» Task brief: Each record beneath this line is to be copied exactly.
Start of Provided records
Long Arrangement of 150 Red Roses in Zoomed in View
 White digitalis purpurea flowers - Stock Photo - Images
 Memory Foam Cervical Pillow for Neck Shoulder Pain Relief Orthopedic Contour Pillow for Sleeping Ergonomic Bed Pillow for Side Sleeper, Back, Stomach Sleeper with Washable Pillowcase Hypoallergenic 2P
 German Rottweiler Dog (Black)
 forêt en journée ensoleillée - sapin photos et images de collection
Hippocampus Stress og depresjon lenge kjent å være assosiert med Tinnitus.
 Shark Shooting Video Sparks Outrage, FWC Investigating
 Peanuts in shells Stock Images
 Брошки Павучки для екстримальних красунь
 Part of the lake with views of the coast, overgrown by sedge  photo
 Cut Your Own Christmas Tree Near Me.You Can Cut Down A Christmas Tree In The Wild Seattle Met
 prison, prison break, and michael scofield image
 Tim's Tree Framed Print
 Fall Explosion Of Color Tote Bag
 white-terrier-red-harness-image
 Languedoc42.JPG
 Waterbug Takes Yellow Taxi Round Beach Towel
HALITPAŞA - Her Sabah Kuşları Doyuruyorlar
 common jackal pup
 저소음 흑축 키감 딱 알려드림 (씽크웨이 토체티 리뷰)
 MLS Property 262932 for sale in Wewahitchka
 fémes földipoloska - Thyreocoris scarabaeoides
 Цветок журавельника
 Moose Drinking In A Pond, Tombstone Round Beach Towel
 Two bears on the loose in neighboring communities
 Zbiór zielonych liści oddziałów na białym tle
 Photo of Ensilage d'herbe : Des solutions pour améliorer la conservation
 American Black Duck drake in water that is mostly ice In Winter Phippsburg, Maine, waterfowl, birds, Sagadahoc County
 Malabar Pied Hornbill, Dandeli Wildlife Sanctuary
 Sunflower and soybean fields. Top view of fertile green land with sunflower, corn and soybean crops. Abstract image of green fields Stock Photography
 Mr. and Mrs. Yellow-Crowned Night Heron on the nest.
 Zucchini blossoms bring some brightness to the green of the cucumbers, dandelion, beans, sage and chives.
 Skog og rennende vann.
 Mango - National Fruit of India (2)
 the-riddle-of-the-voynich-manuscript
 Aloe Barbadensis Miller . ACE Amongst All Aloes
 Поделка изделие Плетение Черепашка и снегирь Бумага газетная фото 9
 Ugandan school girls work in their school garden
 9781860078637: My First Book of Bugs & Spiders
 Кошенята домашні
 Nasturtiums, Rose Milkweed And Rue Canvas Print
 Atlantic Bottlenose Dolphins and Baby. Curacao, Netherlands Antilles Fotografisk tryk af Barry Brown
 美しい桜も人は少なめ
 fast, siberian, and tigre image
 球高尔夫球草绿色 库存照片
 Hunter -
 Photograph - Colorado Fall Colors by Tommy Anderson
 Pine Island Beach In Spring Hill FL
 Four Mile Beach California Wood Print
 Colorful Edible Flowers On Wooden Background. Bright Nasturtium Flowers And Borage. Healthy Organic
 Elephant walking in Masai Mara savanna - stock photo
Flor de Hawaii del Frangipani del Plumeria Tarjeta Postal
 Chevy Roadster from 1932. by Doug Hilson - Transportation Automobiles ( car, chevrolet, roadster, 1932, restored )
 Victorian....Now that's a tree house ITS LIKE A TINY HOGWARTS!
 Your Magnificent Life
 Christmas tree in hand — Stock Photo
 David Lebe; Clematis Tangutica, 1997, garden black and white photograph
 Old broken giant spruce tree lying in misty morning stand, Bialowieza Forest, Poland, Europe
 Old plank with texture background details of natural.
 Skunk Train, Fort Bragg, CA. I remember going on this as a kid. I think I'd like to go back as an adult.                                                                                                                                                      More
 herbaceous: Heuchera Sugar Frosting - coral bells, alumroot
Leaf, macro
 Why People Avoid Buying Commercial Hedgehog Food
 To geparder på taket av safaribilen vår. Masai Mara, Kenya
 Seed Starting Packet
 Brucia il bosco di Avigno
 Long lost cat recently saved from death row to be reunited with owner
End of Provided records
» Written solution:
Long Arrangement of 150 Red Roses in Zoomed in View
 White digitalis purpurea flowers - Stock Photo - Images
 Memory Foam Cervical Pillow for Neck Shoulder Pain Relief Orthopedic Contour Pillow for Sleeping Ergonomic Bed Pillow for Side Sleeper, Back, Stomach Sleeper with Washable Pillowcase Hypoallergenic 2P
 German Rottweiler Dog (Black)
 forêt en journée ensoleillée - sapin photos et images de collection
Hippocampus Stress og depresjon lenge kjent å være assosiert med Tinnitus.
 Shark Shooting Video Sparks Outrage, FWC Investigating
 Peanuts in shells Stock Images
 Брошки Павучки для екстримальних красунь
 Part of the lake with views of the coast, overgrown by sedge  photo
 Cut Your Own Christmas Tree Near Me.You Can Cut Down A Christmas Tree In The Wild Seattle Met
 prison, prison break, and michael scofield image
 Tim's Tree Framed Print
 Fall Explosion Of Color Tote Bag
 white-terrier-red-harness-image
 Languedoc42.JPG
 Waterbug Takes Yellow Taxi Round Beach Towel
HALITPAŞA - Her Sabah Kuşları Doyuruyorlar
 common jackal pup
 저소음 흑축 키감 딱 알려드림 (씽크웨이 토체티 리뷰)
 MLS Property 262932 for sale in Wewahitchka
 fémes földipoloska - Thyreocoris scarabaeoides
 Цветок журавельника
 Moose Drinking In A Pond, Tombstone Round Beach Towel
 Two bears on the loose in neighboring communities
 Zbiór zielonych liści oddziałów na białym tle
 Photo of Ensilage d'herbe : Des solutions pour améliorer la conservation
 American Black Duck drake in water that is mostly ice In Winter Phippsburg, Maine, waterfowl, birds, Sagadahoc County
 Malabar Pied Hornbill, Dandeli Wildlife Sanctuary
 Sunflower and soybean fields. Top view of fertile green land with sunflower, corn and soybean crops. Abstract image of green fields Stock Photography
 Mr. and Mrs. Yellow-Crowned Night Heron on the nest.
 Zucchini blossoms bring some brightness to the green of the cucumbers, dandelion, beans, sage and chives.
 Skog og rennende vann.
 Mango - National Fruit of India (2)
 the-riddle-of-the-voynich-manuscript
 Aloe Barbadensis Miller . ACE Amongst All Aloes
 Поделка изделие Плетение Черепашка и снегирь Бумага газетная фото 9
 Ugandan school girls work in their school garden
 9781860078637: My First Book of Bugs & Spiders
 Кошенята домашні
 Nasturtiums, Rose Milkweed And Rue Canvas Print
 Atlantic Bottlenose Dolphins and Baby. Curacao, Netherlands Antilles Fotografisk tryk af Barry Brown
 美しい桜も人は少なめ
 fast, siberian, and tigre image
 球高尔夫球草绿色 库存照片
 Hunter -
 Photograph - Colorado Fall Colors by Tommy Anderson
 Pine Island Beach In Spring Hill FL
 Four Mile Beach California Wood Print
 Colorful Edible Flowers On Wooden Background. Bright Nasturtium Flowers And Borage. Healthy Organic
 Elephant walking in Masai Mara savanna - stock photo
Flor de Hawaii del Frangipani del Plumeria Tarjeta Postal
 Chevy Roadster from 1932. by Doug Hilson - Transportation Automobiles ( car, chevrolet, roadster, 1932, restored )
 Victorian....Now that's a tree house ITS LIKE A TINY HOGWARTS!
 Your Magnificent Life
 Christmas tree in hand — Stock Photo
 David Lebe; Clematis Tangutica, 1997, garden black and white photograph
 Old broken giant spruce tree lying in misty morning stand, Bialowieza Forest, Poland, Europe
 Old plank with texture background details of natural.
 Skunk Train, Fort Bragg, CA. I remember going on this as a kid. I think I'd like to go back as an adult.                                                                                                                                                      More
 herbaceous: Heuchera Sugar Frosting - coral bells, alumroot
Leaf, macro
 Why People Avoid Buying Commercial Hedgehog Food
 To geparder på taket av safaribilen vår. Masai Mara, Kenya
 Seed Starting Packet
 Brucia il bosco di Avigno
 Long lost cat recently saved from death row to be reunited with owner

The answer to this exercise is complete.